The acceptance probability exp(delta / temperature) depends on both the quality difference and the current temperature. Early in the search, even large degradations are accepted frequently. Late in the search, only tiny degradations have any chance. This provides a smooth, principled transition from exploration to exploitation.

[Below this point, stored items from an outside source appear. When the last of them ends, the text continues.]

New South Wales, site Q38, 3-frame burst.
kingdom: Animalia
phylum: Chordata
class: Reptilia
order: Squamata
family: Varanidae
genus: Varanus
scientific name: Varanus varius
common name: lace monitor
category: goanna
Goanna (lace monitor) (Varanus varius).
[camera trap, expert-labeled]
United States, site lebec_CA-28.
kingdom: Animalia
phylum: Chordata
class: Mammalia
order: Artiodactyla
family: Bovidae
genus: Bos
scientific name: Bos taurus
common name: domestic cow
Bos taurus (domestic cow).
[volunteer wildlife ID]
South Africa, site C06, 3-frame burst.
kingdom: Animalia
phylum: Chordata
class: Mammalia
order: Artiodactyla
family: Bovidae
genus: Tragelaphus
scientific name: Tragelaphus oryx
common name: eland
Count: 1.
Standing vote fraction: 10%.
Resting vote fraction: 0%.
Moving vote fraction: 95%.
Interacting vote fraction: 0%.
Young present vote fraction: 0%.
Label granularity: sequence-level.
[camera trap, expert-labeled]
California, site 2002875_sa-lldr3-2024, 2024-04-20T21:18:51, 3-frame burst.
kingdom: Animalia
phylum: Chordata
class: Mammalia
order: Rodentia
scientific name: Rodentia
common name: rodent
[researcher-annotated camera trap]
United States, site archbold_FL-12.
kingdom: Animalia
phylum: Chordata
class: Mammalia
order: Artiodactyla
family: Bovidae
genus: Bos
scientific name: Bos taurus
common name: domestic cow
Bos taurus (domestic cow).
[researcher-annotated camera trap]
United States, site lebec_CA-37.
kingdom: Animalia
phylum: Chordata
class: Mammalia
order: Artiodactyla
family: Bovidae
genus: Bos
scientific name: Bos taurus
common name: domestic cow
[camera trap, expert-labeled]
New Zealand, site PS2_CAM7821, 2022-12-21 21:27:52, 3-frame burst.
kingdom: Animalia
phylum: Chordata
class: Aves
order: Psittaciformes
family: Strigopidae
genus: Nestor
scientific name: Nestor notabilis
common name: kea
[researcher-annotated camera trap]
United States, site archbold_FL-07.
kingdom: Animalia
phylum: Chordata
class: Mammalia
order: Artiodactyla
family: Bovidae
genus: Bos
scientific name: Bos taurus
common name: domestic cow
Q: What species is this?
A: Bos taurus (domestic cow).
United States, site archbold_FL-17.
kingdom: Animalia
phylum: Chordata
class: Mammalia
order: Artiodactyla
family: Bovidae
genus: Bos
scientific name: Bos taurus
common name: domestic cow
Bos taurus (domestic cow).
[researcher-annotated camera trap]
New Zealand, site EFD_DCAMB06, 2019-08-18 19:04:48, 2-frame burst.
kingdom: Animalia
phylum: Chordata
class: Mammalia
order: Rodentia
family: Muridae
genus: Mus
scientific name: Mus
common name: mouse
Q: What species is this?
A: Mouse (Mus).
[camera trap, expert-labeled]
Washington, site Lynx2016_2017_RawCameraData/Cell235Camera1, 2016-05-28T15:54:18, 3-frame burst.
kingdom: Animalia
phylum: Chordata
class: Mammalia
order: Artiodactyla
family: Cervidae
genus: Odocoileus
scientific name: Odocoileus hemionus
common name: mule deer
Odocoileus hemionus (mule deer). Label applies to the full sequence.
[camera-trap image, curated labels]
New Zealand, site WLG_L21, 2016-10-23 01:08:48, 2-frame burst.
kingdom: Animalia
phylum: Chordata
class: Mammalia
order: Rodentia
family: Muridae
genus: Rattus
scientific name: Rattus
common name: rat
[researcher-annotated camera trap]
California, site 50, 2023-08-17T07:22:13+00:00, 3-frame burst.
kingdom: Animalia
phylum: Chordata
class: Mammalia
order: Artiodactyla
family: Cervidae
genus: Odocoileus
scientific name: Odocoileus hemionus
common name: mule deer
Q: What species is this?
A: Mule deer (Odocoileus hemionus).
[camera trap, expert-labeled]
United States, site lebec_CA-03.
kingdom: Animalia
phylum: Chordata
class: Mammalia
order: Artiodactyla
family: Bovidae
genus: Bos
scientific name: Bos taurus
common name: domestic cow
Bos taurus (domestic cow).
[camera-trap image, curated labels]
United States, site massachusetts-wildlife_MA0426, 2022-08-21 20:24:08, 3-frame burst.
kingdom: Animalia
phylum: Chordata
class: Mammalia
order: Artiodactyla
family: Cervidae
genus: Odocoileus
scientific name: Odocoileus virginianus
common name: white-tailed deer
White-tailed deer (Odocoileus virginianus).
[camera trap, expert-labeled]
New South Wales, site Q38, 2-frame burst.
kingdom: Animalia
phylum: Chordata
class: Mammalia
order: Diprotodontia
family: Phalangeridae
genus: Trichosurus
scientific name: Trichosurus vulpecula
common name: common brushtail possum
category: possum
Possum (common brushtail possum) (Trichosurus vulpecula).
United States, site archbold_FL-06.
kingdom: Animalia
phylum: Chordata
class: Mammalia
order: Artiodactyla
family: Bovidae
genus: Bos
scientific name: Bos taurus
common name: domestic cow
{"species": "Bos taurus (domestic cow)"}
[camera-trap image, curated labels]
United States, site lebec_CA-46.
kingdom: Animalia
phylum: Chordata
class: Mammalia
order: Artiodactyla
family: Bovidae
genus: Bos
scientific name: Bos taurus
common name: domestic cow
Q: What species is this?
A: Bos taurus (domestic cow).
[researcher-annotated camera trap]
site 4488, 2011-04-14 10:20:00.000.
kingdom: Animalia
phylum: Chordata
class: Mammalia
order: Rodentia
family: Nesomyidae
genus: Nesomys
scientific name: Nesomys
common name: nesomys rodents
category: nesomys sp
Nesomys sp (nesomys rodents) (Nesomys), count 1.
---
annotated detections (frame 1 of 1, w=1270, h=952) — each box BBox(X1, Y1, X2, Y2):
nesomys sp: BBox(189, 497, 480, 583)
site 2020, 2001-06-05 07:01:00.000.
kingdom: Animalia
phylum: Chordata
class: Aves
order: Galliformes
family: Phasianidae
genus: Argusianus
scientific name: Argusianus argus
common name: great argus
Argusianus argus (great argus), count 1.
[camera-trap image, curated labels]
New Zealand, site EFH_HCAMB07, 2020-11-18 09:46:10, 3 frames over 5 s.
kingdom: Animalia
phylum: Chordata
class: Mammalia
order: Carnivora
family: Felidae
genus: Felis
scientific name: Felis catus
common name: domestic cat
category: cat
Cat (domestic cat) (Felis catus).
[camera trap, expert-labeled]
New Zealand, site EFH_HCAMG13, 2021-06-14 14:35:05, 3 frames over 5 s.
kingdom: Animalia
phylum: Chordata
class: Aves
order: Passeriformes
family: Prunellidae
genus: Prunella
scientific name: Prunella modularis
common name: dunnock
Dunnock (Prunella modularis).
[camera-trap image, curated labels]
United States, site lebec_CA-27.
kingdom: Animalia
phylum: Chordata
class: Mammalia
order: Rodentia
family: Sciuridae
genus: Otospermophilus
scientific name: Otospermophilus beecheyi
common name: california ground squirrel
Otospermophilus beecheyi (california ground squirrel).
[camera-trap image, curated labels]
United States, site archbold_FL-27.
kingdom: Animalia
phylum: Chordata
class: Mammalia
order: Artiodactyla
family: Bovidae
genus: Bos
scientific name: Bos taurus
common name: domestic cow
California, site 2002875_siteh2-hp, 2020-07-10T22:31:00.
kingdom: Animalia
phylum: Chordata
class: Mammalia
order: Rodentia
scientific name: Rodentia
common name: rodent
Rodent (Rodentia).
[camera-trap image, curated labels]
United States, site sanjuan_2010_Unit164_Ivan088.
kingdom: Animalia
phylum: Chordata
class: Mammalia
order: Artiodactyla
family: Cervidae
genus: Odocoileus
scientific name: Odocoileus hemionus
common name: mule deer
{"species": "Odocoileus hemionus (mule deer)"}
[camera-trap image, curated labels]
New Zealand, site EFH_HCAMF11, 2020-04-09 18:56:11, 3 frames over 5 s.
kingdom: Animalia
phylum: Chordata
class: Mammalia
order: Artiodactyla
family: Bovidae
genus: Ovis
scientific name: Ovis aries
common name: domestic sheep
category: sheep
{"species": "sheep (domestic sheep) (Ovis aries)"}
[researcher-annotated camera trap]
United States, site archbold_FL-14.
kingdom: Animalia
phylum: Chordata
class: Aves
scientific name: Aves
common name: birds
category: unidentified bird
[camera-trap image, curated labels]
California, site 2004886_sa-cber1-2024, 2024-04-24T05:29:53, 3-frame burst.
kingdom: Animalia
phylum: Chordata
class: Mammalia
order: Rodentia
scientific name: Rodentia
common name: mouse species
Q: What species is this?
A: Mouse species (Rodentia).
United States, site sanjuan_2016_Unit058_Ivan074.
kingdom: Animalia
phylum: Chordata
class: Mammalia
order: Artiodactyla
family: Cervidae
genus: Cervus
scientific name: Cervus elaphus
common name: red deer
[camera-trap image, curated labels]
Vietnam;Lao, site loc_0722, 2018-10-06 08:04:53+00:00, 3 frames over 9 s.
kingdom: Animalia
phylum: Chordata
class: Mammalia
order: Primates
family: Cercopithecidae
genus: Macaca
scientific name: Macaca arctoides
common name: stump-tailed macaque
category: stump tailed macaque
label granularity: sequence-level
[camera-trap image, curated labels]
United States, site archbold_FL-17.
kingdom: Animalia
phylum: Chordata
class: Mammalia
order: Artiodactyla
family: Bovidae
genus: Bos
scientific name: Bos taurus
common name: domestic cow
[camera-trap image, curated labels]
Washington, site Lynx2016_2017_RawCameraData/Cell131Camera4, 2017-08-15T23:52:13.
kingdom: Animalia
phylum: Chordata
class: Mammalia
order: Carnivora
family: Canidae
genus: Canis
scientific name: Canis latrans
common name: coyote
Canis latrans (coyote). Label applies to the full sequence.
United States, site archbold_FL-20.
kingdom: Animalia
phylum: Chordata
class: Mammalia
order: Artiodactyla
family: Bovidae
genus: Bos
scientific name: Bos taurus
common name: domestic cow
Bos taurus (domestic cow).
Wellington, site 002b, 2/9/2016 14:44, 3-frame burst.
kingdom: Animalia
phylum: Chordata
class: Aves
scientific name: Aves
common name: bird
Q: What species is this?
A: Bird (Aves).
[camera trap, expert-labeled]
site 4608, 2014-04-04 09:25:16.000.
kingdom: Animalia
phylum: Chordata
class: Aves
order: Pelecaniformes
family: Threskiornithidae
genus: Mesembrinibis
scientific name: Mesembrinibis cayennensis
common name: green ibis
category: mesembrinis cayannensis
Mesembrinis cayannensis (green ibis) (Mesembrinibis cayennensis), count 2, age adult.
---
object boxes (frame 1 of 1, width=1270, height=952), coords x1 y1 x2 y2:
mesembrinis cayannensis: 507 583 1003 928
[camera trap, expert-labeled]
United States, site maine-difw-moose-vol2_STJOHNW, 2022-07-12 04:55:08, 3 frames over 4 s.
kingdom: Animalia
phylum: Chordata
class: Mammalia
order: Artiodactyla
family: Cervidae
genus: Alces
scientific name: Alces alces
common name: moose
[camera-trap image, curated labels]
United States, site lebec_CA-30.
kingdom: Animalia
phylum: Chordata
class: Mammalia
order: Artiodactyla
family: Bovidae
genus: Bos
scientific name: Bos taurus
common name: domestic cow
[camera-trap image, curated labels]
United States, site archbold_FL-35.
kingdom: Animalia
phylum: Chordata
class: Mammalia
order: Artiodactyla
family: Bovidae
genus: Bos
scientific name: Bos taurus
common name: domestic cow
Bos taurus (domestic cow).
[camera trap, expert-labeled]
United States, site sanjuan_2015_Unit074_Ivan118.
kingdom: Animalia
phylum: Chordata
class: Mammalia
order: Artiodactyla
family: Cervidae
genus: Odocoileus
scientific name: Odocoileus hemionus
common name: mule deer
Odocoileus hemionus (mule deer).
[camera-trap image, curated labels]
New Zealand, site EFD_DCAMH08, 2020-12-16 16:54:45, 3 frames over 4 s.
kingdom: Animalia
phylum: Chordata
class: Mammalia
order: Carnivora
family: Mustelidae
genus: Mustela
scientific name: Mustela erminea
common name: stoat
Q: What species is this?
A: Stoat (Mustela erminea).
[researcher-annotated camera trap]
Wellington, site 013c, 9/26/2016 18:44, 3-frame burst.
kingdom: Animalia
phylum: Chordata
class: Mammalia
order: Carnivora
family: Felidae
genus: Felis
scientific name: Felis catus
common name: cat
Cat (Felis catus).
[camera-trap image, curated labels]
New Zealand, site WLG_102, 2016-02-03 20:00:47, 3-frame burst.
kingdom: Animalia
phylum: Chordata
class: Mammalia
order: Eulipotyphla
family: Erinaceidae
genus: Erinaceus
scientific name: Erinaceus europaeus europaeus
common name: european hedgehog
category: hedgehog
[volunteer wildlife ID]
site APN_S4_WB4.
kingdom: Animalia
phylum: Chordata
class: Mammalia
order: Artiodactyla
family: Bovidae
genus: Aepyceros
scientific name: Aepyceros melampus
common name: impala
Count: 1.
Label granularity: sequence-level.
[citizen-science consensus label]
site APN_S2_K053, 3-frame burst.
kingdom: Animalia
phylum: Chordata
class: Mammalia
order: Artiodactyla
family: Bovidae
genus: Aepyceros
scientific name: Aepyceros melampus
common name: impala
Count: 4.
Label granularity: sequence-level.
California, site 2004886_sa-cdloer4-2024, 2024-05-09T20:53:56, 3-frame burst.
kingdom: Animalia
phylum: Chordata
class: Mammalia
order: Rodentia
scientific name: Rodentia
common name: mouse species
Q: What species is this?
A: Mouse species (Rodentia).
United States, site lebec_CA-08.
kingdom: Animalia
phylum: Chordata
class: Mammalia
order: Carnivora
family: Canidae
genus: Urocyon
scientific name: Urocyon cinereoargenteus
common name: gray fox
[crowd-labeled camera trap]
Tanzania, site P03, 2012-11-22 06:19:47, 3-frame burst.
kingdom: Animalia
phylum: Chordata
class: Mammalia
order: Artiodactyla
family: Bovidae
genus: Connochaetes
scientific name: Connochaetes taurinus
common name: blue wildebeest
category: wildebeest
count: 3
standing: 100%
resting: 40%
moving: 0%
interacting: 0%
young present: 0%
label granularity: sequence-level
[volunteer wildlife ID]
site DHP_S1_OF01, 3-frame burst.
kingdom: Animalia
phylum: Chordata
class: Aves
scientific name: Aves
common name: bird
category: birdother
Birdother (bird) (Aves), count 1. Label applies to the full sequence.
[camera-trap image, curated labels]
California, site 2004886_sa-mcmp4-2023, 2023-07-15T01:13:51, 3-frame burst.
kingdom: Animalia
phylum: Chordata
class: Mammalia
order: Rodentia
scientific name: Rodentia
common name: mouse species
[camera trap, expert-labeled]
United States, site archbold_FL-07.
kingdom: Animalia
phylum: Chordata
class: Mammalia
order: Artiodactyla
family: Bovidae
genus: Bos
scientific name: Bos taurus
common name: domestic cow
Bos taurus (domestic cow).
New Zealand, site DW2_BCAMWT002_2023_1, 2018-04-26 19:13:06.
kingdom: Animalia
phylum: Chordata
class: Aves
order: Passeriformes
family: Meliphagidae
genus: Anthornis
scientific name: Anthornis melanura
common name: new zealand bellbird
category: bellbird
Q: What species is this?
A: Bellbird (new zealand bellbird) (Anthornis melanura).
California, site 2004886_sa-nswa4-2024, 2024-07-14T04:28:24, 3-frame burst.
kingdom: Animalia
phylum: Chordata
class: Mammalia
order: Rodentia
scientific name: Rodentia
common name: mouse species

Simulated Annealing algorithm flowchart — The Simulated Annealing loop: generate neighbor, apply Metropolis criterion, and cool the temperature.

The Temperature Schedule

temperature(t) = start_temp * annealing_rate^t

Example with start_temp=1.0, annealing_rate=0.97:
- Iteration 0:   temp = 1.000
- Iteration 10:  temp = 0.737
- Iteration 50:  temp = 0.218
- Iteration 100: temp = 0.048
- Iteration 200: temp = 0.002

Parameters

Parameter	Type	Default	Description
`annealing_rate`	float	0.97	Temperature decay rate per iteration (0 < rate < 1)
`start_temp`	float	1.0	Initial temperature
`epsilon`	float	0.03	Step size
`distribution`	str	“normal”	Step distribution
`n_neighbours`	int	3	Number of neighbors per iteration

Tuning the Temperature

annealing_rate:

Higher (0.99): Slower cooling, more exploration, needs more iterations
Lower (0.90): Faster cooling, quicker convergence, may miss global optimum

start_temp:

Higher: More initial exploration, accepts more bad moves early
Lower: More conservative, behaves more like Hill Climbing from the start

Tip

A good rule of thumb: set start_temp such that early acceptance probability for typical bad moves is around 0.5-0.8.

Example

import numpy as np
from gradient_free_optimizers import SimulatedAnnealingOptimizer

def schwefel(para):
    x, y = para["x"], para["y"]
    return -418.9829 * 2 + x * np.sin(np.sqrt(abs(x))) + y * np.sin(np.sqrt(abs(y)))

search_space = {
    "x": np.linspace(-500, 500, 1000),
    "y": np.linspace(-500, 500, 1000),
}

opt = SimulatedAnnealingOptimizer(
    search_space,
    annealing_rate=0.98,   # Slow cooling
    start_temp=1.5,        # High initial temperature
)

opt.search(schwefel, n_iter=2000)
print(f"Best: {opt.best_para}, Score: {opt.best_score}")

When to Use

Good for:

Multi-modal functions with many local optima
When you want controlled transition from exploration to exploitation
Problems where you can afford many iterations

Compared to other algorithms:

vs. Stochastic HC: SA adapts acceptance over time, SHC keeps it constant
vs. Random Restart HC: SA transitions smoothly, RRHC restarts abruptly
vs. Parallel Tempering: SA uses one temperature, PT uses multiple in parallel

Adaptive Strategies

For very long runs, you might want to adjust the annealing rate:

# Slower cooling for more iterations
opt = SimulatedAnnealingOptimizer(
    search_space,
    annealing_rate=0.995,  # Very slow cooling
    start_temp=2.0,
)
opt.search(objective, n_iter=5000)

Higher-Dimensional Example

import numpy as np
from gradient_free_optimizers import SimulatedAnnealingOptimizer

def rastrigin_5d(para):
    A = 10
    vals = [para[f"x{i}"] for i in range(5)]
    return -(A * len(vals) + sum(
        v**2 - A * np.cos(2 * np.pi * v) for v in vals
    ))

search_space = {
    f"x{i}": np.linspace(-5.12, 5.12, 200)
    for i in range(5)
}

opt = SimulatedAnnealingOptimizer(
    search_space,
    annealing_rate=0.995,
    start_temp=2.0,
    epsilon=0.08,
)

opt.search(rastrigin_5d, n_iter=5000)
print(f"Best: {opt.best_para}")
print(f"Score: {opt.best_score}")

Trade-offs

Exploration vs. exploitation: Controlled by annealing_rate and start_temp. Slower cooling gives more exploration but needs more iterations.
Computational overhead: Same as Hill Climbing (minimal).
Parameter sensitivity: The cooling schedule is critical. If temperature drops too fast, the algorithm becomes a greedy Hill Climber before exploring enough. If too slow, it wastes iterations accepting bad moves.